» SOURCE TEXT
The city and the municipality both rank third in the state in population, after Hermosillo and Ciudad Obregón. The municipality includes many outlying but small rural communities. The only other localities with over 1,000 inhabitants are La Mesa (2,996) and Centro de Readaptación Social Nuevo (2,203) . Nogales is served by Nogales International Airport.

The population growth is in part due to the influx of industry that has come since the opening of the maquiladora industry through the National Industrialization Program, decades before the North American Free Trade Agreement (NAFTA). Manufacturing now accounts for 55% of the city's gross domestic product, and services are growing as well, most of this caused by the growing jobs in the city.

Nogales is known for its recent enormous population growth which covers the hills along the central narrow north-south valley. Dispersed among the houses, the visitor will find a mixture of factories, stores, etc. In 2006, the southern half of the city experienced a modern urbanization development including shopping malls, wide avenues, and modern housing conglomerations.

(Stored dataset items)

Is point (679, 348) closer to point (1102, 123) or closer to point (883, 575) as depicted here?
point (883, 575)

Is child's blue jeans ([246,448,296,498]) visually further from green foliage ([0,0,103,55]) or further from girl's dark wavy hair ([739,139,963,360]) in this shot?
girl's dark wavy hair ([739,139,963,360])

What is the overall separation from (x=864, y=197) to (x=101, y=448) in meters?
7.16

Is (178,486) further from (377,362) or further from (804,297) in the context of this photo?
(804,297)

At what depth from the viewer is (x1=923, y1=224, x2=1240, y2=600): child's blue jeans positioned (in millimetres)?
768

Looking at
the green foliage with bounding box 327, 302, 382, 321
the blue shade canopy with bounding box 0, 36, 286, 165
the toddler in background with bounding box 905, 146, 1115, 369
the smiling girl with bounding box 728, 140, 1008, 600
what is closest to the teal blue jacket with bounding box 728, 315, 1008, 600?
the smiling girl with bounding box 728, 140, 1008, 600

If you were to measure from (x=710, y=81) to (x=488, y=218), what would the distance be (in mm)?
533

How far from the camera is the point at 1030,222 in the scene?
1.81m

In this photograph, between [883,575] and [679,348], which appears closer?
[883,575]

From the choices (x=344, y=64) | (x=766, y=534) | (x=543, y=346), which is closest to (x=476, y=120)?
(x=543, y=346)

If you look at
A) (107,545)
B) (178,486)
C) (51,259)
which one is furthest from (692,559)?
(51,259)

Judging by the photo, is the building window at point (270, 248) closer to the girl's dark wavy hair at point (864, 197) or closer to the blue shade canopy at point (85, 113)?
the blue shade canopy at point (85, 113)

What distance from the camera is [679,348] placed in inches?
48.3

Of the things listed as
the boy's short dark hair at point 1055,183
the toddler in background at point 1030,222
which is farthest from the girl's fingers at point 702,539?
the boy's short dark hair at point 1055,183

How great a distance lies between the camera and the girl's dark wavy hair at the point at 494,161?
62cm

» TASK SET
• A. Answer from the Nogales passage:
(i) Which two places rank ahead of Nogales in state population?
(ii) What percentage of the city's gross domestic product comes from manufacturing?
(iii) In what year did the southern half of the city see a modern urbanization development?
• B. Translate this sentence from the Nogales passage into Spanish: "In 2006, the southern half of the city experienced a modern urbanization development including shopping malls, wide avenues, and modern housing conglomerations."
Use only the Nogales passage as your source.

» RESPONSES BY TASK
• A.
(i) Hermosillo and Ciudad Obregón
(ii) 55%
(iii) 2006

• B. En 2006, la mitad sur de la ciudad experimentó un desarrollo urbanístico moderno que incluyó centros comerciales, avenidas amplias y conjuntos habitacionales modernos.